Overdose Awareness Day 2021

I originally wrote this as a Facebook post, but was very quickly reminded that such a post will likely remain algorithmically buried. Being able to post content like this, without the censure of the social media platforms is one of the reasons I have this website, so figured I should post it here in hopes that may help people to see it. Please share it if you feel so inclined, and don’t let those lost be forgotten, bring these conversations out of the shadows.

Today is International Overdose Awareness Day. Over the past few years we have seen a steady increase of deaths from poisoned drug supply. Maybe if you aren’t a drug user or if you haven’t lost someone close to you, you don’t understand. I will try to break it down.

Many people use opioids. They are one of the only medication classes that can treat extreme pain, which is why we typically use opioids in hospital, following surgery, while treating broken bones etc. The medicine in the poppy plant, and the chemically synthesized look a likes, join onto receptors in the brain- altering the experience of pain. This has been known and used in practice for 100s of years.

The drug war began as a mechanism to criminalize racialized communities, like the Chinese who had brought opium traditions with them. Considering the sort of labour that Chinese immigrants were expected to perform for the colonial project (like building a railroad….) having access to traditional pain management is logical. But jingoism built fear around opium dens as corrupt places that were after the colonies white daughters and eroding the fabric of a “hard working” society and that flavoured the outcome. In the 1980s, Ronald Regan amped up the racial fear mechanism in the US and this spread to Canada. Crack cocaine mythology was created to fuel fear of Black folks; while crack was introduced in Black communities, largely to prey on the trauma induced desire to alter one’s state and to rationalize sweeps that would fill for profit prisons. Fear about “marijuana” was fuelled to ensure that latinx populations would also be subject to speculation from white communities and criminalization (again- filling the for-profit prisons with labourers).

As people are prescribed opioids, they may find that they have become habituated in their use, either because the meds work to treat the pain, or because they have developed a physiological dependence. Or a little from column A, little from Column B. And then the script runs out. Attempts to access more from legitimized means are not successful, a “drug seeking” label is added to one’s chart. All further health care access becomes stunted. Options for treatment are few, far between and often lack mechanisms for pain management.

So the search for effective treatments for the pain and/or the side effects of dependency (dope sickness) takes folks to the street. While getting opioids in the grey and black markets is possible, it is not like getting it from a pharmacist. Dosage, concentration and cuts(additives) are all unregulated in the prohibition drug market. Every time that someone finds a pill, or paste, or powder or or or or that may be a part of management of their pain and dependence symptoms- what exactly is in it and how strong it is becomes a crap shoot.

Ideally we encourage folks to get their drugs tested. But think about how hard that is if you are operating 5-10 steps behind on managing overwhelming pain and/or physical dependence symptoms. The deeper entrenched in this cycle someone is, you can start compounding barriers. The financial costs and/or stigma may lead to homelessness. The safety restrictions of the shelter system may mean you cannot have more than a single dose in your possession at once. Managing other things like self care, hygiene, interpersonal support relationship etc etc etc all get harder. Last check in I had with the folks at the local drug testing said that about 80% of the opioids they check have cuts including fentynal and carfentynal- which are 20-80x stronger than the opioids they were sold as.
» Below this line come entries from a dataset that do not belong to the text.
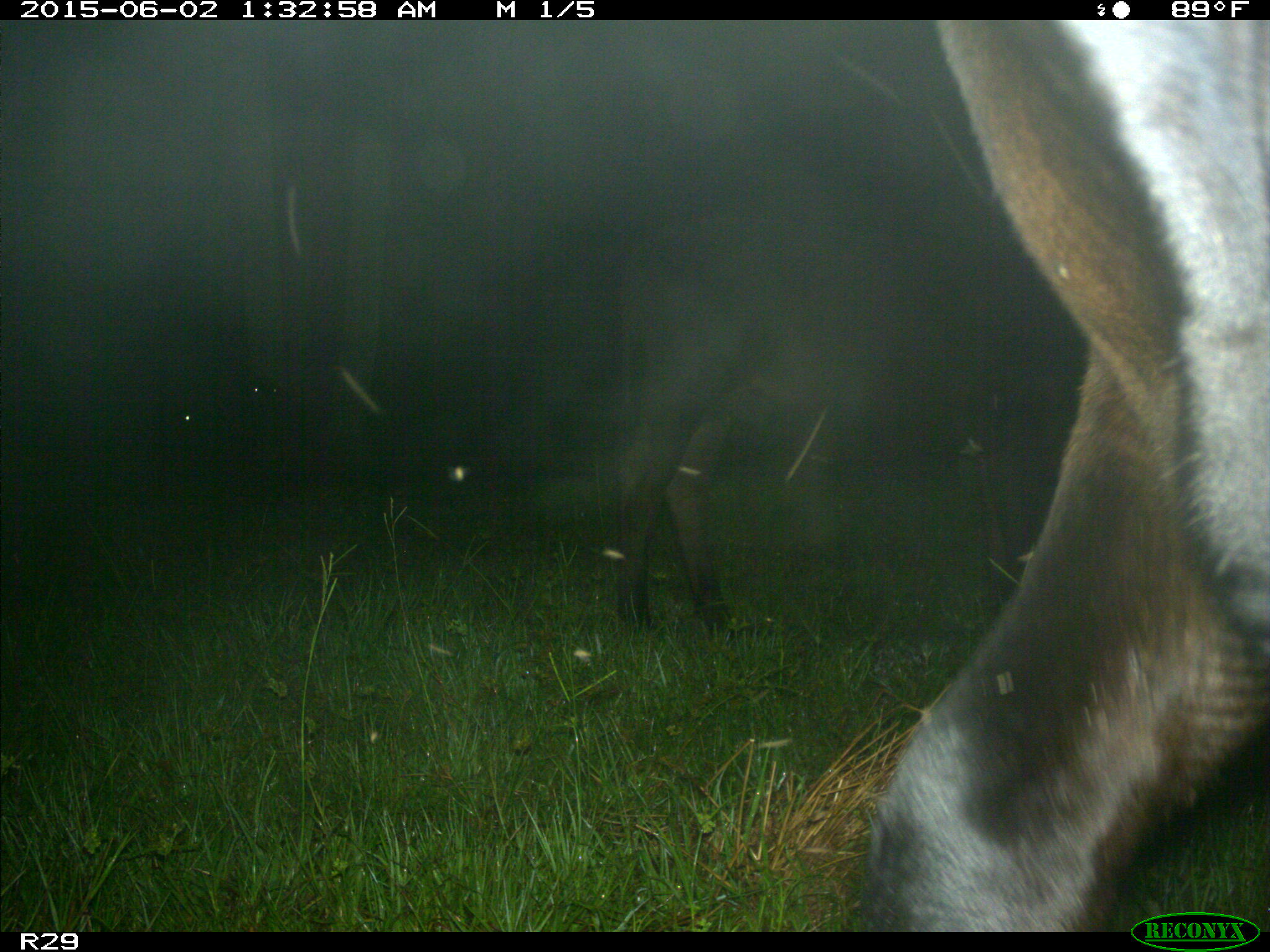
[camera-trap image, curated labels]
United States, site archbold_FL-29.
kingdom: Animalia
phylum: Chordata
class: Mammalia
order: Artiodactyla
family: Bovidae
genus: Bos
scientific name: Bos taurus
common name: domestic cow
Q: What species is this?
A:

So imagine if you will…. you go to a bar. And order a beer. But then you start to drink it and nearly instantly feel that this wasn’t JUST a beer. This was a beer, with a shot of absinthe and some under the kitchen sink chemicals. Luckily, you are in a bar. The other patrons see you drop from your stool and are able to give you a magic potion that grabs onto the undesirables floating around between your brain and liver, saving your life. They have seen this enough times to know the routine. The bartender knows. Sometimes they add things, but often their beer is already not beer before it ever gets there. The bartender isn’t trying to hurt people, but can’t get his hands on straight beer very often. Some folks who are dependent on what he can sell, will keep coming back even though, cause when they try and buy beer from the regulated beer store, they are treated like garbage and sent on their way.

Responses like granting safe supply to anyone who needs it, moving away from a criminal response to substance use, robust harm reduction including safe consumption sites, and cultural shifts away from stigma all make a difference. But these actions are happening too slowly, and while we wait, about 5 more people die in BC – EVERY DAY.

More people have died from this crisis than covid. Many of the people suffering are living in intersections of oppression. Veterans, Residential School Survivors, Mental Health patients, abuse survivors, trans folks, survival sex workers and folks with physical disabilities. Like covid we see that the least resourced people in our society are the most vulnerable.

Please remember those we have lost to overdose today. And in their memory, contact your federal election candidate and find out where they stand on the opioid crisis.